* What you have to do *
Pull every line that includes the word "frames" from the data.

* Material provided *
· · ·
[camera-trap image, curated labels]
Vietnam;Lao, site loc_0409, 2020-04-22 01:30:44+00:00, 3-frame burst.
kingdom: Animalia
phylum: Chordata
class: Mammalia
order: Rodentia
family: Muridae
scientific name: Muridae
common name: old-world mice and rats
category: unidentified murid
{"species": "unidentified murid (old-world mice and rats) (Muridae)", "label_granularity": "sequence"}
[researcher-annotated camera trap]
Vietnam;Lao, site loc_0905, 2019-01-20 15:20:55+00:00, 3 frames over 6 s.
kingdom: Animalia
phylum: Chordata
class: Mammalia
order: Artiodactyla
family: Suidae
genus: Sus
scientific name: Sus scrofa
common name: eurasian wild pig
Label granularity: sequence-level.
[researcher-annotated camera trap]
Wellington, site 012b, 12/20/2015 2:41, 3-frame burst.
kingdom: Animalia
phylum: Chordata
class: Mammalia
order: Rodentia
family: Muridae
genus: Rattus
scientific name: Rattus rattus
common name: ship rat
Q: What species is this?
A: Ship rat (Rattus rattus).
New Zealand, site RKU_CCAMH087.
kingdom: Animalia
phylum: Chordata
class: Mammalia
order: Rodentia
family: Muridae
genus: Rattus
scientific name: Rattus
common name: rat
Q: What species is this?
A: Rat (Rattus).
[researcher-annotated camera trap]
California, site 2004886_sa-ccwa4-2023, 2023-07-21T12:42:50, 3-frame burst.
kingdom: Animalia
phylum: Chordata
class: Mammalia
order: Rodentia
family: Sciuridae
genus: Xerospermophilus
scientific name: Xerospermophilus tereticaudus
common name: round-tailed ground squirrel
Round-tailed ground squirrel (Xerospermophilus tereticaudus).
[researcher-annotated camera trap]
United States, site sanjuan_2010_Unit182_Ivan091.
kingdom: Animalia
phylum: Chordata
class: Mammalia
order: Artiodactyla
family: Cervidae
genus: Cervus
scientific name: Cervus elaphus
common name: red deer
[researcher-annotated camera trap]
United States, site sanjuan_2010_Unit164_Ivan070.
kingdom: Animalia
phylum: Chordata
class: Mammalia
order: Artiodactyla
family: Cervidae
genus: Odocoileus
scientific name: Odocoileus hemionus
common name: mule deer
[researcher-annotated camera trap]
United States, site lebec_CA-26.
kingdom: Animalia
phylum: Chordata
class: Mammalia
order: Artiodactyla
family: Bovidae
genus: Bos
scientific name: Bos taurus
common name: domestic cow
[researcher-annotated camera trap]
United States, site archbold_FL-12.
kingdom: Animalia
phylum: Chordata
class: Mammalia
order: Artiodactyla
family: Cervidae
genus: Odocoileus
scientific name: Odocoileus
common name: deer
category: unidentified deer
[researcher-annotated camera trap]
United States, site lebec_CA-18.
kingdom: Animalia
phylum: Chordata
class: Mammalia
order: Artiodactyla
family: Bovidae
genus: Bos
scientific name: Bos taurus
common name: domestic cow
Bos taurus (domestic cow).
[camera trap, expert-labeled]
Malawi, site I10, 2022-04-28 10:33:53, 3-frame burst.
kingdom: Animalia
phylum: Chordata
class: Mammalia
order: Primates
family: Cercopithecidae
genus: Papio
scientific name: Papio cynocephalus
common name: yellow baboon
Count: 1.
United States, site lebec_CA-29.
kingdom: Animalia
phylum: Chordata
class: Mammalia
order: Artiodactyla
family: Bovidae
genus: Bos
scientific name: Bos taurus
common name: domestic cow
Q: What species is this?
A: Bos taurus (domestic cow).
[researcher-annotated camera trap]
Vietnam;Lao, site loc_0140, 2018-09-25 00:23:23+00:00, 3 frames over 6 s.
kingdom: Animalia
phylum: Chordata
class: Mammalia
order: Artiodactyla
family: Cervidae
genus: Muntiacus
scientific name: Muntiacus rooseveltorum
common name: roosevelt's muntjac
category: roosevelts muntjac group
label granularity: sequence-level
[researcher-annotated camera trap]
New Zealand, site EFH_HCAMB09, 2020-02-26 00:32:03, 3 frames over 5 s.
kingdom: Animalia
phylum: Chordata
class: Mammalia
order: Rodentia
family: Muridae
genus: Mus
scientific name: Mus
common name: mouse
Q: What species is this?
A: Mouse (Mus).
· · ·
* Response to the exercise *
Vietnam;Lao, site loc_0905, 2019-01-20 15:20:55+00:00, 3 frames over 6 s.
Vietnam;Lao, site loc_0140, 2018-09-25 00:23:23+00:00, 3 frames over 6 s.
New Zealand, site EFH_HCAMB09, 2020-02-26 00:32:03, 3 frames over 5 s.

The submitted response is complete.